Figure 2. Density gradient separation of proliferating and senescent cells. (A) Immunofluorescence of BrdU positive cells is shown in the first panel. The right panel shows that the number of BrdU positive cells is significantly lower in P8 compared to P3. Scale Bar=200μm. (B) BMSCs (P8), a mixture of proliferating and senescent cells, were centrifuged through a density gradient medium (OptiPrep, Sigma-Aldrich) at 800g for 20 minutes. Aliquots (0.5 mL) were taken from the low- and high-density layers. The cells were then incubated in a 48-well plate. (C) SA-β-gal staining of the 2 groups. Low-density cells contained a higher percentage of SA-β-gal positive cells compared to the high-density cells. The right panel shows that the number of SA-β-gal positive cells is significantly lower in high-density cells compared to low-density cells (n=3). BrdU indicates bromodeoxyuridine; DAPI, 4′,6-diamidino-2-phenylindole; P3, passage 3; P8, passage 8; SA-β-gal, senescence-associated β-galactosidase; Paired T-Test **, P<.01. data are represented as mean ± SEM. Scale Bar=200μm.
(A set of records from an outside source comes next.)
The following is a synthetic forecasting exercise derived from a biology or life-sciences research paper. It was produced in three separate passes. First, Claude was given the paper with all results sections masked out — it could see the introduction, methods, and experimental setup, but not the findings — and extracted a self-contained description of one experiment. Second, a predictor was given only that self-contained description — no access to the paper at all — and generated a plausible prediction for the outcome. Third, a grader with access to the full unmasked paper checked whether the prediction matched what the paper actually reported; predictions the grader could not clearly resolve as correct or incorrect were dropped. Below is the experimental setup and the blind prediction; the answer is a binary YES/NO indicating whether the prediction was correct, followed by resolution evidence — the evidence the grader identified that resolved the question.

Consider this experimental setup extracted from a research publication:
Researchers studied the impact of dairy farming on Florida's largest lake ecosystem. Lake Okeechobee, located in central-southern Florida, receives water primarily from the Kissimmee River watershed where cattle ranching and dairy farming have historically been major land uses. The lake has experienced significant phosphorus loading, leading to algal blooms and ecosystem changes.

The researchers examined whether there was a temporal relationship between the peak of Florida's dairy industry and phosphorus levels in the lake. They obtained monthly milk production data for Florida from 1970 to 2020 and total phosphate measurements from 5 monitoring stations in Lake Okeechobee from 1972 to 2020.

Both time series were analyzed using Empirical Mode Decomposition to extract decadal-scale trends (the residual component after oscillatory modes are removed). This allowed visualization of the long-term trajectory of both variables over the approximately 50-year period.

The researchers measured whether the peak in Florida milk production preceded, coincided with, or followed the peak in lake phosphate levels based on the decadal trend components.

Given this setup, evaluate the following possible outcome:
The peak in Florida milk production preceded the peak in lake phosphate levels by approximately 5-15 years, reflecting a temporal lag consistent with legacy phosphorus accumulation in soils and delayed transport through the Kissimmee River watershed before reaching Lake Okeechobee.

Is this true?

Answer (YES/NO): NO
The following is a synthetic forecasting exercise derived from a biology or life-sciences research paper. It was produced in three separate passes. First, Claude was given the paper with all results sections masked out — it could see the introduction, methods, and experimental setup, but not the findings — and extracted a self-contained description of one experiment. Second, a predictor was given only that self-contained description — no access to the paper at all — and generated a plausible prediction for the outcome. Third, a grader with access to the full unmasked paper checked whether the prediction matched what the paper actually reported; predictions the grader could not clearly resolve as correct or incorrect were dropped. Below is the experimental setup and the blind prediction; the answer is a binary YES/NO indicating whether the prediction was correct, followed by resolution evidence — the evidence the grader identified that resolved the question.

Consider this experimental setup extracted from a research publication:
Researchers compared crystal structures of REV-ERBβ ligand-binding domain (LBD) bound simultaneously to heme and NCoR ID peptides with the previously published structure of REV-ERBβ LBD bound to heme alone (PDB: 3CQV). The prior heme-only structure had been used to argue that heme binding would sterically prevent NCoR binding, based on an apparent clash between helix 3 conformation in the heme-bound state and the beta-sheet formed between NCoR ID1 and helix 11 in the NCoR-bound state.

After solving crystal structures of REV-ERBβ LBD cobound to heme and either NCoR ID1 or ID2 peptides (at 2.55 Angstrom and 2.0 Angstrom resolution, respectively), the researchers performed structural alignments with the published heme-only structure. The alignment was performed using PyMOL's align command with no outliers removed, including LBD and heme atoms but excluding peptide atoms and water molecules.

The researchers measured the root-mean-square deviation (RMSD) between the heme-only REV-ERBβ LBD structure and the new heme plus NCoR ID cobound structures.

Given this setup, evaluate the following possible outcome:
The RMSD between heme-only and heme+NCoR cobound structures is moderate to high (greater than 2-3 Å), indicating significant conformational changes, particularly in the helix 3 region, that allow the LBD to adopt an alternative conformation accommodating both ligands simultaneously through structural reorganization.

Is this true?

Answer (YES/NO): NO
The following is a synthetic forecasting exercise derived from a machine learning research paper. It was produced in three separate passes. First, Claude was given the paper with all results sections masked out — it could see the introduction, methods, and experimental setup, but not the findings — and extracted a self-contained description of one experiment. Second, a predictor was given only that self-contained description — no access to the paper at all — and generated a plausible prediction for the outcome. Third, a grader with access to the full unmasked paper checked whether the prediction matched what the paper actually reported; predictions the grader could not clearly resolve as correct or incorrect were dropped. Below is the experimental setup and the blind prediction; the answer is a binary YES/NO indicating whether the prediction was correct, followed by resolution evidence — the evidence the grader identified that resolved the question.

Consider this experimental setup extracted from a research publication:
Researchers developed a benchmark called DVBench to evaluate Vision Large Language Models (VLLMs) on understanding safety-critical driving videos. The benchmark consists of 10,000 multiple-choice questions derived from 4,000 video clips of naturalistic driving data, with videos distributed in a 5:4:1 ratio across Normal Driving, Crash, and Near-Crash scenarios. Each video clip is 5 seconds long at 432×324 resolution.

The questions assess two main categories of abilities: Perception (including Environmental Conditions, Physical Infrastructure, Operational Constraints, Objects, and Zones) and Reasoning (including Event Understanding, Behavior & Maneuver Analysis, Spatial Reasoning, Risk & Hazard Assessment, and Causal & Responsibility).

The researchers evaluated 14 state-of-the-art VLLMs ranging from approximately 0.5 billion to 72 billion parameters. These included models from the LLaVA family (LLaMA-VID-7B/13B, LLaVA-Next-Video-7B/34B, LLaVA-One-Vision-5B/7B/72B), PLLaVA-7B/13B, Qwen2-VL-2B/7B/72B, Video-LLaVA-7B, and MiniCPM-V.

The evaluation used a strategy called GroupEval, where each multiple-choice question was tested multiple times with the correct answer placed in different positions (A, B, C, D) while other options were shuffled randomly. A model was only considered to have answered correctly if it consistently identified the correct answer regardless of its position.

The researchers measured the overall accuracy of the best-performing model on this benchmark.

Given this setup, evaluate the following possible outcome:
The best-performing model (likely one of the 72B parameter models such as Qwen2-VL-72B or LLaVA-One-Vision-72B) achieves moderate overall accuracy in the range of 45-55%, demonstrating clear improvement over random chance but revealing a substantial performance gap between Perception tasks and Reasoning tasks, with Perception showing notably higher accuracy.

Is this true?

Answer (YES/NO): NO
Differentiation capacity of BMSCs in separated proliferating and senescent cells
Low- and high-density cells were cultured either in osteogenic induction medium or adipogenic induction medium for 7 days. ALP and oil red O staining were conducted at the end of the indicated time. ALP staining in the low-density cell group showed more high-density cells, and oil red O staining in the high-density cell group showed more low-density cells (Figure 3C).
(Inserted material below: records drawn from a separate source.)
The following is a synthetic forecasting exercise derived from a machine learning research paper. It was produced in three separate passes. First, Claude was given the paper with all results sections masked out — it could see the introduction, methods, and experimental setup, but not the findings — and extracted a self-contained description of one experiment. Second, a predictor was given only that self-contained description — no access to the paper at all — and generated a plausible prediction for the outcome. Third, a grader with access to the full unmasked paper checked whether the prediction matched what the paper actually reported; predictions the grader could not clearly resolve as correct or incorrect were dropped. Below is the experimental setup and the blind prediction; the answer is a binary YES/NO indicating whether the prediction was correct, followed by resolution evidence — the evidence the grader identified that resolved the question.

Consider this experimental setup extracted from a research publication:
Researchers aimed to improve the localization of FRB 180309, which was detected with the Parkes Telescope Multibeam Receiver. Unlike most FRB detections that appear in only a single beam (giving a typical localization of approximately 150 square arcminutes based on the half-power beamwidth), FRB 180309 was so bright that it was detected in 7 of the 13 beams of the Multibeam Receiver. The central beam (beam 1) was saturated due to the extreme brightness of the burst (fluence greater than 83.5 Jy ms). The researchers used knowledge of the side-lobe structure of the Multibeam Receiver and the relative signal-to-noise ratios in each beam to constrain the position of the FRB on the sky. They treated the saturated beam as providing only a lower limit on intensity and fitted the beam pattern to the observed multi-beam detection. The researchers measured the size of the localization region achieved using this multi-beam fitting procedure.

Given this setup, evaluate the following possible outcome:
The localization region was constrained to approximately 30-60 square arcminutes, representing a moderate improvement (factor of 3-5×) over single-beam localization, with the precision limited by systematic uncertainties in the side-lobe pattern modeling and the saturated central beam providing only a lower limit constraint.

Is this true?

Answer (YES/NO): NO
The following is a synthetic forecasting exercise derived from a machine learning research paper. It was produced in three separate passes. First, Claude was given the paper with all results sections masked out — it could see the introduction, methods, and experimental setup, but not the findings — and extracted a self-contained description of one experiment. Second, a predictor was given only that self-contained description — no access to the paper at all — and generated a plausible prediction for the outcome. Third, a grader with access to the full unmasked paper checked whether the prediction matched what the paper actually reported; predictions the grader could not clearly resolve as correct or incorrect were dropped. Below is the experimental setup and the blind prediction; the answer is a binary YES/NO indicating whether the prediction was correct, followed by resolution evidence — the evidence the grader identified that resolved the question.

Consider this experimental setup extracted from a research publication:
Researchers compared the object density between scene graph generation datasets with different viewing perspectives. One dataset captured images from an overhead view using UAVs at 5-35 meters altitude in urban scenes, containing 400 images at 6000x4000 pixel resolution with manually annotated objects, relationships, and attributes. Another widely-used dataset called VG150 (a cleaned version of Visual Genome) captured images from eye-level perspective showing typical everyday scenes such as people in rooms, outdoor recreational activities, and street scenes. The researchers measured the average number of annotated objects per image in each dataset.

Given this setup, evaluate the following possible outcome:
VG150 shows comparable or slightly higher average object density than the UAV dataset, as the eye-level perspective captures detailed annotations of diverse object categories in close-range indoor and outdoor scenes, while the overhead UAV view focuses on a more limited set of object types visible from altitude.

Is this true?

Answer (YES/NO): NO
Figure 3. Differentiation capacity and TIF assay of BMSCs after separation. (A) Co-localization of 53BP1 DNA damage protein (green) and telomeric DNA (red). TIFs are indicated by arrows. Blue, DAPI; Red, Telomere; Orange/Yellow, TIFs. Scale Bar=5μm. (B) The percentage of TIF-positive cells is substantially lower in high-density cells compared to low-density cells (left panel). The protein levels of γH2AX and P21 were induced at low density (LD) using Western blot. P16 gene expression was increased at LD using real-time PCR. (C) Low- and high-density cells were cultured either in osteogenic induction medium or adipogenic induction medium for 7 days. ALP and oil red O staining were conducted at the end of 14 days. ALP staining (upper- and lower-left panels) was induced in the high-density cell group. Oil red O staining (upper- and lower-middle panels) was induced in the low-density cell group. Alizarin red staining (upper- and lower-right panels) was induced in the high-density cell group. Quantification of clones of oil red O staining positive (n=3) is shown in the graph at right. ALP indicates alkaline phosphatase; DAPI, 4′,6-diamidino-2-phenylindole; HD, high density; LD, low density; TIF, telomere dysfunction-induced foci. Paired T-Test, ***, P<.001, data are represented as mean ± SEM. Scale Bar=200μm.
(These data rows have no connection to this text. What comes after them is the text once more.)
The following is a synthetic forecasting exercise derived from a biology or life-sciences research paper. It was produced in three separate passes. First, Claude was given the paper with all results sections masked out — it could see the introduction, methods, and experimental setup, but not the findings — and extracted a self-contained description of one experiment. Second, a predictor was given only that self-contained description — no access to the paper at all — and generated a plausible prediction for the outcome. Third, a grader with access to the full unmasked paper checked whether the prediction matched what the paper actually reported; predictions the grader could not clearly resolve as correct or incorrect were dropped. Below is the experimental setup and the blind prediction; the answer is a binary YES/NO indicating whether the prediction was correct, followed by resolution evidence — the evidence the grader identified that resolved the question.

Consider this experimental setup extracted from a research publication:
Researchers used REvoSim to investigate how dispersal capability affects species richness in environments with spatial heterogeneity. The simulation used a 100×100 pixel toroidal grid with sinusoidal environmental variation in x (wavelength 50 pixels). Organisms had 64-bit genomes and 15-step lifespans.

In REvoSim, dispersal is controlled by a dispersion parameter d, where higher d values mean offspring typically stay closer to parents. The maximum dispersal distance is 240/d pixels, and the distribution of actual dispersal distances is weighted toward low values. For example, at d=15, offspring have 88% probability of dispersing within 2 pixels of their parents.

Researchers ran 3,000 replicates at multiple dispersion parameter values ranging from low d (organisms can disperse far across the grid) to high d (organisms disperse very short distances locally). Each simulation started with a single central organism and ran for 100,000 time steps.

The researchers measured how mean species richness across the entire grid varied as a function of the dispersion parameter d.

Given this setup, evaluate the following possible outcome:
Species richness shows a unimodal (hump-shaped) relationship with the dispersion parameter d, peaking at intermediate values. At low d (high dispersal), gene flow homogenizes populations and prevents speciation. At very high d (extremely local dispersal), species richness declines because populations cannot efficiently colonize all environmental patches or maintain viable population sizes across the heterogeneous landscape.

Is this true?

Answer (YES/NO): YES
In this project, we established a density-gradient based method to isolate proliferating cells and enrich the senescent cells from BMSCs through continual culturing in vitro. We found that the lower-layer cells are proliferating cells with low TIFs and SA-β-gal staining, and they differentiate well into multiple lineage cells (eg, osteogenic, chondrogenic, adipogenesis). The higher-layer cells are enriched senescent cells with high TIFs on SA-β-gal staining and do not adequately differentiate into multiple lineage cells.
For research purposes, the isolated senescent cells from naturally aged mice by a novel method provide an excellent cell source for studying the mechanism of cellular aging. The enriched senescent cells isolated from middle-aged mice or from continually culturing cells in vitro may be a valuable source to identify early molecular events of aging.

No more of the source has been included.